The autoregressive long-short term attention implementation is here.

Dependencies

From any directory, run the following to install fairseq:

git clone https://github.com/pytorch/fairseq.git
git reset --hard 1f7ef9ed1e1061f8c7f88f8b94c7186834398690
cd fairseq
pip install --editable .

Data Preprocessing

First, download and split the datasets for enwik8 and text8 by running bash data_prepro/get_data.sh (adapted from Transformer-XL).

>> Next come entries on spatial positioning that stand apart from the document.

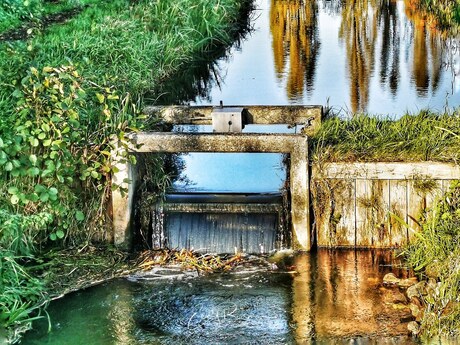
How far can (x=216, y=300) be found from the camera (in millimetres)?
7602

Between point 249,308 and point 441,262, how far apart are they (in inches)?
62.4

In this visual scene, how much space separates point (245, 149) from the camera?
8500 millimetres

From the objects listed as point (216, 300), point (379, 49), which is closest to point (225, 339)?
point (216, 300)

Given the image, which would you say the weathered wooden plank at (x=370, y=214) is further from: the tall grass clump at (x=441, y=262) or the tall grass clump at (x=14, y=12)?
the tall grass clump at (x=14, y=12)

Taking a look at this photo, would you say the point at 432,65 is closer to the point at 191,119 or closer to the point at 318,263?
the point at 191,119

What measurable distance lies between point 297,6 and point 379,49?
4.90m

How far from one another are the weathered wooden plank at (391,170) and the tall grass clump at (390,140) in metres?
0.07

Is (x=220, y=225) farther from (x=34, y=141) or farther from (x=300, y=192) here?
(x=34, y=141)

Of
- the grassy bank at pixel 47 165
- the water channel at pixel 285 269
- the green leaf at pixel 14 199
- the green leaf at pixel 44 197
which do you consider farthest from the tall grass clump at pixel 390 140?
the green leaf at pixel 14 199

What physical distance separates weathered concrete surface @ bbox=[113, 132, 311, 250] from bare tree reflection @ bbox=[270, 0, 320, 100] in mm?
5092

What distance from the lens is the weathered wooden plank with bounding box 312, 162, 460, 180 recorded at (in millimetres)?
8250

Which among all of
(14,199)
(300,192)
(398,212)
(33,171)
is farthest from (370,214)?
(14,199)

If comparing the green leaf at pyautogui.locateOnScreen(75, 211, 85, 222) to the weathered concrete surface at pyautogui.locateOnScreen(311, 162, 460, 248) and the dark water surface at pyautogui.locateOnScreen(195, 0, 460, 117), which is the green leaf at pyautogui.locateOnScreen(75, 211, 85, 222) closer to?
the weathered concrete surface at pyautogui.locateOnScreen(311, 162, 460, 248)

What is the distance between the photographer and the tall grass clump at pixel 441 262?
22.2 ft
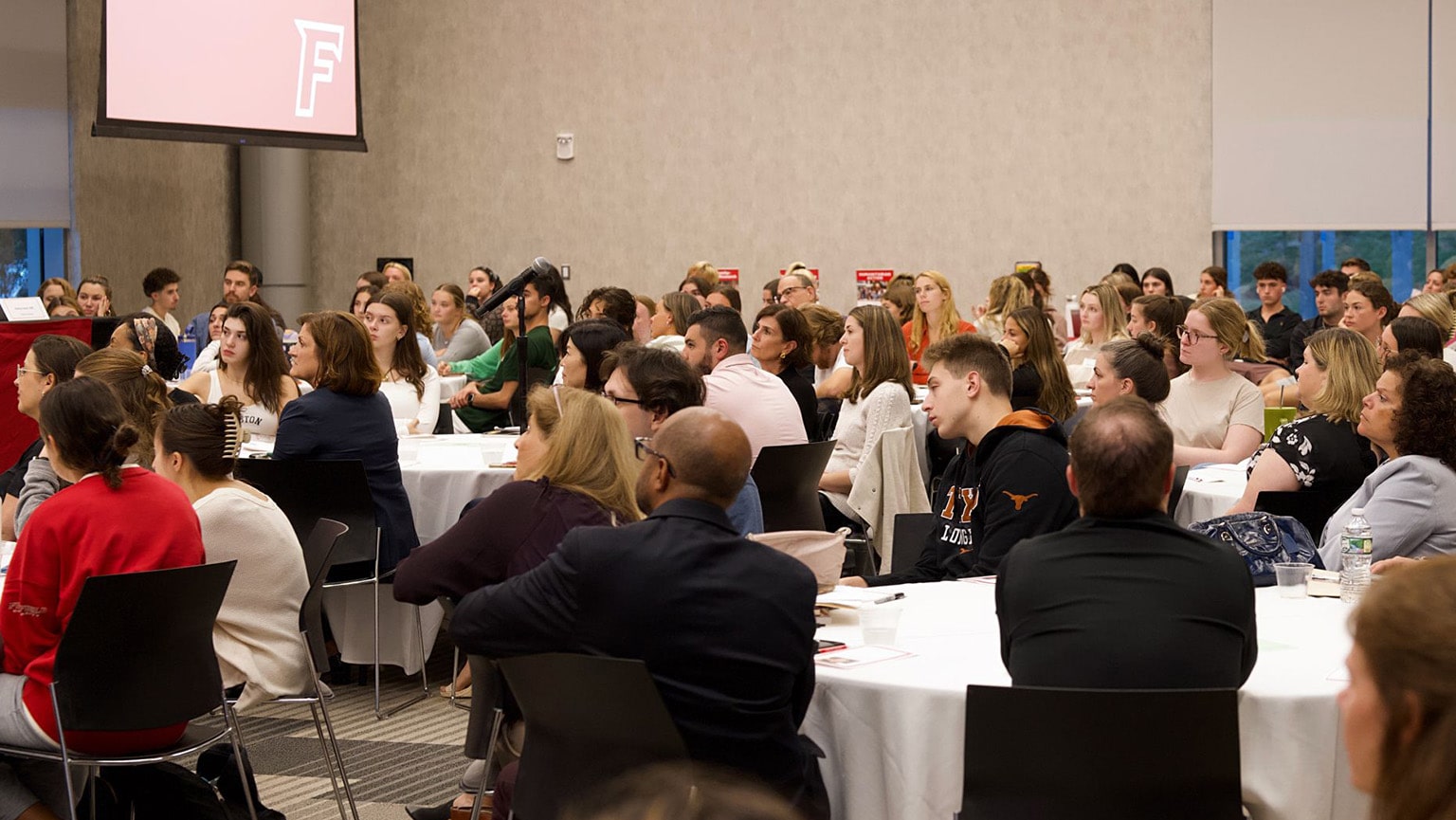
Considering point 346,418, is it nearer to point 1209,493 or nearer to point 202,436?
point 202,436

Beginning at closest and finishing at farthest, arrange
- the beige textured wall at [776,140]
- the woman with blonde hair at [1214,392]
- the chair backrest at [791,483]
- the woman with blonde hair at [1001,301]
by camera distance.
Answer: the chair backrest at [791,483]
the woman with blonde hair at [1214,392]
the woman with blonde hair at [1001,301]
the beige textured wall at [776,140]

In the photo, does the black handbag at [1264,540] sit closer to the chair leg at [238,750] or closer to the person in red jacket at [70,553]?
the chair leg at [238,750]

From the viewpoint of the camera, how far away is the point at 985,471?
4.05 meters

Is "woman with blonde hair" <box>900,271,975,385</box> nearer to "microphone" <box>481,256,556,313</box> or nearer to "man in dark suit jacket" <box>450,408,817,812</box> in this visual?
"microphone" <box>481,256,556,313</box>

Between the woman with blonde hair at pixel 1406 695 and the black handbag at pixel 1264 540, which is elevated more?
the woman with blonde hair at pixel 1406 695

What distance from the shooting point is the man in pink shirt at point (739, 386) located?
19.8 ft

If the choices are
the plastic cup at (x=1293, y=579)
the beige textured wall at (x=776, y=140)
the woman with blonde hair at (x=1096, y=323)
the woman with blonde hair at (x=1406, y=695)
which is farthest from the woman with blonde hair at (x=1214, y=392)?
the beige textured wall at (x=776, y=140)

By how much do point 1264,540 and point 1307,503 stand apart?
101 cm

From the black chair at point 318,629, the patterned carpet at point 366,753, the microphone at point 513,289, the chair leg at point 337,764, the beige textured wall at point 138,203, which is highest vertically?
the beige textured wall at point 138,203

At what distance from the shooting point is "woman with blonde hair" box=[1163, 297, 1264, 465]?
6.22 m

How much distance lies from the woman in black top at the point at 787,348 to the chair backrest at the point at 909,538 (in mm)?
2377

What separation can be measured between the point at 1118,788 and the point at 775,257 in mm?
11389

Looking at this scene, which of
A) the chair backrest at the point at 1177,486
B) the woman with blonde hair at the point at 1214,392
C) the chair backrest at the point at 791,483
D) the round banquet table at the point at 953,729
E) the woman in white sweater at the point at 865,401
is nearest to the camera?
the round banquet table at the point at 953,729

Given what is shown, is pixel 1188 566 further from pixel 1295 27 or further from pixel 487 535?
pixel 1295 27
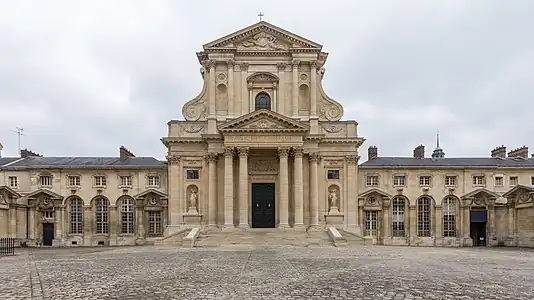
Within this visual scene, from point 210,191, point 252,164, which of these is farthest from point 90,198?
point 252,164

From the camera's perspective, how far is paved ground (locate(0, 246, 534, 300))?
14.7 meters

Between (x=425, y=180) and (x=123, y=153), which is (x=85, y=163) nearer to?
(x=123, y=153)

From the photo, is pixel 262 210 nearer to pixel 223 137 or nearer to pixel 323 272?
pixel 223 137

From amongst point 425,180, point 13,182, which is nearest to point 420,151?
point 425,180

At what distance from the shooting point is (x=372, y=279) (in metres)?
17.7

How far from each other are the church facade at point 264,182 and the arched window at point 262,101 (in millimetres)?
129

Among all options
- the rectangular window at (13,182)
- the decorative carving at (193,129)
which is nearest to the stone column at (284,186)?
the decorative carving at (193,129)

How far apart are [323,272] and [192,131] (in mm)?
30573

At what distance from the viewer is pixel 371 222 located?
51.2 m

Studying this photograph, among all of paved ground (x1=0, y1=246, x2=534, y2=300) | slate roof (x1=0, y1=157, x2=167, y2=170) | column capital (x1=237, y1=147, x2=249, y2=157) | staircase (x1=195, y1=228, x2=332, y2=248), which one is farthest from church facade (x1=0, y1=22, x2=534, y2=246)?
paved ground (x1=0, y1=246, x2=534, y2=300)

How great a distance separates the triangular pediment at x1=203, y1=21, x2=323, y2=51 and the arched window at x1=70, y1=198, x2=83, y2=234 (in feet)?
62.2

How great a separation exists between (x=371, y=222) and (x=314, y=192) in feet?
25.1

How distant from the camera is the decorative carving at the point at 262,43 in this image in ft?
161

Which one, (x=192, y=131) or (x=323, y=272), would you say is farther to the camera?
(x=192, y=131)
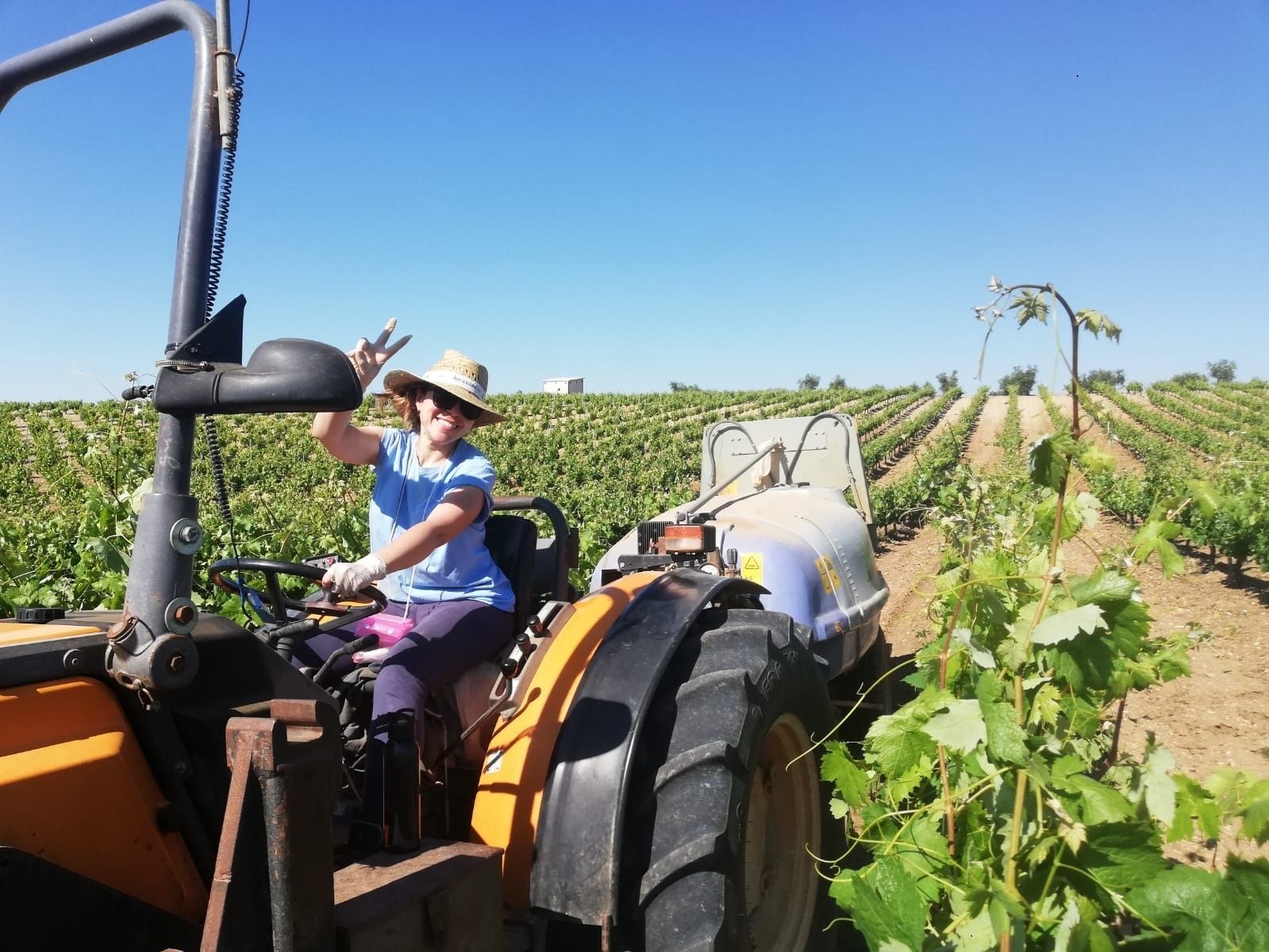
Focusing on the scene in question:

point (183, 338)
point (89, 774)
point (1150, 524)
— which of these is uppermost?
point (183, 338)

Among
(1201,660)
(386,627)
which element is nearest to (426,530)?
(386,627)

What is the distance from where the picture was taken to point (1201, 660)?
766cm

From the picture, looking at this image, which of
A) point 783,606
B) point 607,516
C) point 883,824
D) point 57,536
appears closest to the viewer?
point 883,824

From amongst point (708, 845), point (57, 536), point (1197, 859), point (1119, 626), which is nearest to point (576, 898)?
point (708, 845)

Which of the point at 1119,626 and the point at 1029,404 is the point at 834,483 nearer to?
the point at 1119,626

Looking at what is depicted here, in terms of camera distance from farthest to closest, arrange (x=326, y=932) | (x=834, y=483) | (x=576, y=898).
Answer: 1. (x=834, y=483)
2. (x=576, y=898)
3. (x=326, y=932)

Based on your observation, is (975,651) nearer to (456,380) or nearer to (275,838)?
(275,838)

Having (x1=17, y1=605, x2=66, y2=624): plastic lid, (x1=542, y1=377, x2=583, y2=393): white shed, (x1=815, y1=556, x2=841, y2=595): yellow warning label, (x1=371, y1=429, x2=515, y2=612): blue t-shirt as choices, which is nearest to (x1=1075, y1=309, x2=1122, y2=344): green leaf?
(x1=371, y1=429, x2=515, y2=612): blue t-shirt

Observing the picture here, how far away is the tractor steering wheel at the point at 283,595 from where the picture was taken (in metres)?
2.31

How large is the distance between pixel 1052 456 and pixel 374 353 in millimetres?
1802

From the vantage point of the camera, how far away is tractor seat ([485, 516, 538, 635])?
2.84m

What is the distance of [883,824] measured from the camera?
2.33 metres

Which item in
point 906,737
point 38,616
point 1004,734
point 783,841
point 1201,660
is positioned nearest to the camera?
point 1004,734

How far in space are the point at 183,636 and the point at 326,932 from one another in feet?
1.76
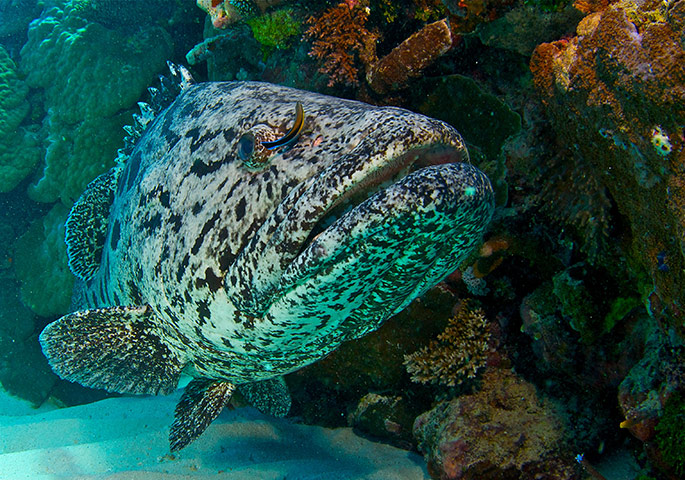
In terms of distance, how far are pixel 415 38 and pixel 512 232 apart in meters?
1.96

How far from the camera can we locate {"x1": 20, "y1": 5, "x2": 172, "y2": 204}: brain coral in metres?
6.74

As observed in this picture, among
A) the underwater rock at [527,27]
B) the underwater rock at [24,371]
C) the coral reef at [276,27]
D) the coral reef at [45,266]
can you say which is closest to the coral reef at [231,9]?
the coral reef at [276,27]

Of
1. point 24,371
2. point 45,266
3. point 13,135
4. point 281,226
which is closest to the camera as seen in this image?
point 281,226

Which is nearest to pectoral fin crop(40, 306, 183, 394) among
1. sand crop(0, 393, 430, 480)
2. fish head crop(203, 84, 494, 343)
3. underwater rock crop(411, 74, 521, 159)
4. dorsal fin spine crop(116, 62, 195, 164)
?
sand crop(0, 393, 430, 480)

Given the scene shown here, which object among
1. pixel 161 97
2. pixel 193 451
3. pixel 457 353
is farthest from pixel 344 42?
pixel 193 451

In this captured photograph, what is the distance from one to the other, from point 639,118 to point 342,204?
166 centimetres

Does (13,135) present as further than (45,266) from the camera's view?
No

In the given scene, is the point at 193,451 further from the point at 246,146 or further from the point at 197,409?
the point at 246,146

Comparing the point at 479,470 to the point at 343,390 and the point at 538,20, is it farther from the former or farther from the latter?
the point at 538,20

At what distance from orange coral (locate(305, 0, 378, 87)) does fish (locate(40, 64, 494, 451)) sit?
49.6 inches

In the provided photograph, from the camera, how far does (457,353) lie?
12.1 ft

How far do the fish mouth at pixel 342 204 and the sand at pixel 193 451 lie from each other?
261cm

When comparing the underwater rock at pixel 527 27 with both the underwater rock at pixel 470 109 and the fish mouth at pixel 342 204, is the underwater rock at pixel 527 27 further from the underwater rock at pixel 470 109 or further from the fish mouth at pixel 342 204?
the fish mouth at pixel 342 204

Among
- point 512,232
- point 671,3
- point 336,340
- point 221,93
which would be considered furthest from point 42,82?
point 671,3
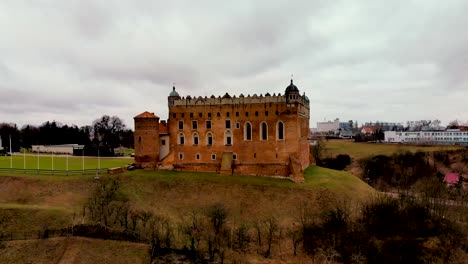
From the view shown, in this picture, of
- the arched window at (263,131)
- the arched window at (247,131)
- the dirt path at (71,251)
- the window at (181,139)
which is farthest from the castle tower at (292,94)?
the dirt path at (71,251)

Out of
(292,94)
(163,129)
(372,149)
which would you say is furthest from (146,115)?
(372,149)

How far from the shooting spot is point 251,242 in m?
32.5

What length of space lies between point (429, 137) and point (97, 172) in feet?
357

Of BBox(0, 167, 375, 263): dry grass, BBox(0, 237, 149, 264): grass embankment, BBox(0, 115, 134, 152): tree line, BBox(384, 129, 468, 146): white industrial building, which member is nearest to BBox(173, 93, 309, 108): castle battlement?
BBox(0, 167, 375, 263): dry grass

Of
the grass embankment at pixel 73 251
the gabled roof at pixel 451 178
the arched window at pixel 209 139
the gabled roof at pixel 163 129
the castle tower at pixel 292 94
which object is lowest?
the grass embankment at pixel 73 251

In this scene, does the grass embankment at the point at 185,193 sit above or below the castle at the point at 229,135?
below

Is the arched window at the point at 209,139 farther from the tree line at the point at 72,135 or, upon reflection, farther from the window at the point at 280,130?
the tree line at the point at 72,135

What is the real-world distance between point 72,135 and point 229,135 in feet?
234

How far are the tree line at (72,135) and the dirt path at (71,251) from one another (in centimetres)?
6687

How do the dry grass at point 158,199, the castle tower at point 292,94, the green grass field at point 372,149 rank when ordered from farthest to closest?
the green grass field at point 372,149, the castle tower at point 292,94, the dry grass at point 158,199

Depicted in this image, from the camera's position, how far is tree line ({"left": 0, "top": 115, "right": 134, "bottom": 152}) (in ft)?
326

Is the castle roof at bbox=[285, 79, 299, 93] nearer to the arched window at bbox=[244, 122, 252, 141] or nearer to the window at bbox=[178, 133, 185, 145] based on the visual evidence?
the arched window at bbox=[244, 122, 252, 141]

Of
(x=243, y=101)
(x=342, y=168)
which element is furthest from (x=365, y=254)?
(x=342, y=168)

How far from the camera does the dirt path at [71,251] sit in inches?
1106
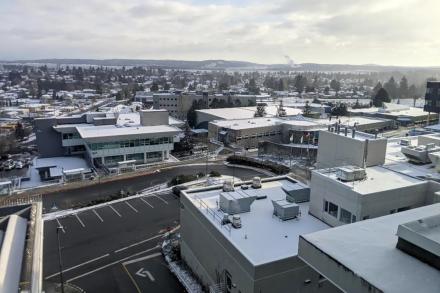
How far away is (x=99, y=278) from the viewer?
13992 millimetres

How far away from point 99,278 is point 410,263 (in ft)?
38.1

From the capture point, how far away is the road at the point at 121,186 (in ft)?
71.9

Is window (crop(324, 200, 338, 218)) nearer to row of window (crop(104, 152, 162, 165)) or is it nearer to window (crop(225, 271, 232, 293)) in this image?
window (crop(225, 271, 232, 293))

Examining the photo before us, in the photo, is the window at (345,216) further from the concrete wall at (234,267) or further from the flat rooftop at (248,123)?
the flat rooftop at (248,123)

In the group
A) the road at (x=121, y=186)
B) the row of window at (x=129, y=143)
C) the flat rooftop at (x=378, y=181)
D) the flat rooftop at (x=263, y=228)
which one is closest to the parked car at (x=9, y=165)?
the row of window at (x=129, y=143)

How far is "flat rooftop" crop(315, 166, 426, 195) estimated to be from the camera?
12.0m

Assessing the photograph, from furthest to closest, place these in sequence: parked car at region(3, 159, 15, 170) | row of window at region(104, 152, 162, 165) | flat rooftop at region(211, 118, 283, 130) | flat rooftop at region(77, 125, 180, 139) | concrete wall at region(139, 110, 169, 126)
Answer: flat rooftop at region(211, 118, 283, 130) → concrete wall at region(139, 110, 169, 126) → parked car at region(3, 159, 15, 170) → row of window at region(104, 152, 162, 165) → flat rooftop at region(77, 125, 180, 139)

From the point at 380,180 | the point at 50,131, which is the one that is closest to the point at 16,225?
the point at 380,180

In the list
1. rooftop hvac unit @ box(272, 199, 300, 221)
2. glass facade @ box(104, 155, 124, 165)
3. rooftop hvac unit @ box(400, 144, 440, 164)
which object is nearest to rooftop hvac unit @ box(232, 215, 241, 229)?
rooftop hvac unit @ box(272, 199, 300, 221)

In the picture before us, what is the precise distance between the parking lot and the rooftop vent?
29.4ft

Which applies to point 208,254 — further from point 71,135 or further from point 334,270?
point 71,135

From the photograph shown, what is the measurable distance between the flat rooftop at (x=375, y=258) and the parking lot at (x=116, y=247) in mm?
7842

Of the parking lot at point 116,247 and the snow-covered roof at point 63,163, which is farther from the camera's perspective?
the snow-covered roof at point 63,163

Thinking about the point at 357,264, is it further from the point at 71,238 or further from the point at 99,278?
the point at 71,238
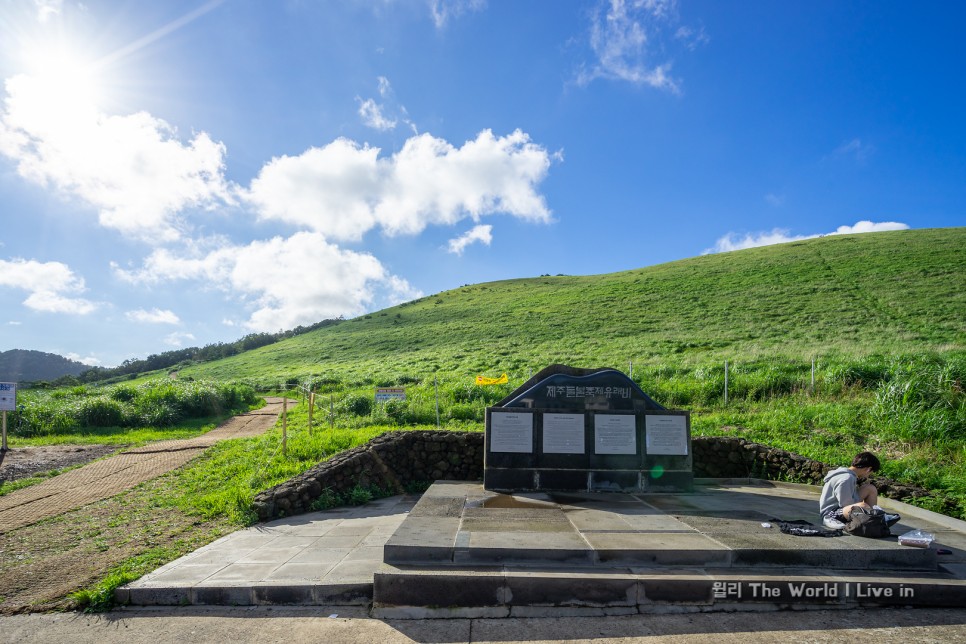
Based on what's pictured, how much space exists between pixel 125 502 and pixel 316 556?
496cm

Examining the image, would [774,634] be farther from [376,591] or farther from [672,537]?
[376,591]

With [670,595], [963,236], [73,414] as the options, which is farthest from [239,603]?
[963,236]

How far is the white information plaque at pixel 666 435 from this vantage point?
28.9 ft

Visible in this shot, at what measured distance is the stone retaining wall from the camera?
29.4 ft

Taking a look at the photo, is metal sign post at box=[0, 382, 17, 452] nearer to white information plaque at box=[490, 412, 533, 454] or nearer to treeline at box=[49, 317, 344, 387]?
white information plaque at box=[490, 412, 533, 454]

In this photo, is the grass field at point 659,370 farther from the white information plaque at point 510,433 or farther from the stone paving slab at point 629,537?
the stone paving slab at point 629,537

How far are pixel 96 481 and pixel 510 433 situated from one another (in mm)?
8086

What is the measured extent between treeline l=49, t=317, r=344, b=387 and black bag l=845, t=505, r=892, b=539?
63.4 m

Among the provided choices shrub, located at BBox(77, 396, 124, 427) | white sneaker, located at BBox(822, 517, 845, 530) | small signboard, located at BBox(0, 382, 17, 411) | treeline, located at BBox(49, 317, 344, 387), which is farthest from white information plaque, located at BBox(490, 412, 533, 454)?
treeline, located at BBox(49, 317, 344, 387)

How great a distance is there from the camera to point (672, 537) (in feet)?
18.7

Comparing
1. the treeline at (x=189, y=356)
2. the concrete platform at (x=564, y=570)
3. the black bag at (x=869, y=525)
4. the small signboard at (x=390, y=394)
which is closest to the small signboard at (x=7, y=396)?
the small signboard at (x=390, y=394)

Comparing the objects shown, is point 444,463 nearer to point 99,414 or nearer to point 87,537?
point 87,537

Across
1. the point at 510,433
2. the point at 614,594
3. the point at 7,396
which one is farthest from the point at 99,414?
the point at 614,594

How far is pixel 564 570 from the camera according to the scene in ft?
16.7
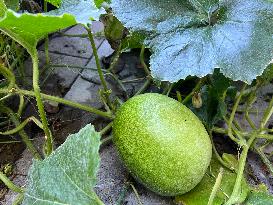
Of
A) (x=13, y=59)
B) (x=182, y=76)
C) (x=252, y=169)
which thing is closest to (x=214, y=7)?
(x=182, y=76)

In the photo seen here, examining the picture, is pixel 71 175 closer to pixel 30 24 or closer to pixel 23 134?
pixel 30 24

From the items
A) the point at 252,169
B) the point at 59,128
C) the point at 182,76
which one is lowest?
the point at 252,169

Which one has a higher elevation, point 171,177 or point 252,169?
point 171,177

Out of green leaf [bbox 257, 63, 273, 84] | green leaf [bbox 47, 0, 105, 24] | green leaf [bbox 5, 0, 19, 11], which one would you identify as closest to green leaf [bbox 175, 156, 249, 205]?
green leaf [bbox 257, 63, 273, 84]

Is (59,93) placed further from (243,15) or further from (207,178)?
(243,15)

Then, run the following to preprocess them into fairseq's binary format.

fairseq-preprocess --only-source --trainpref datasets/enwik8/train.txt \
    --validpref datasets/enwik8/valid.txt --testpref datasets/enwik8/test.txt \
    --destdir datasets/enwik8/data-bin/ --joined-dictionary --workers 20
    
fairseq-preprocess --only-source --trainpref datasets/text8/train.txt \
    --validpref datasets/text8/valid.txt --testpref datasets/text8/test.txt \
    --destdir datasets/text8/data-bin/ --joined-dictionary --workers 20

Training scripts

Please refer to the scripts under launch. Run the scripts under the project directory.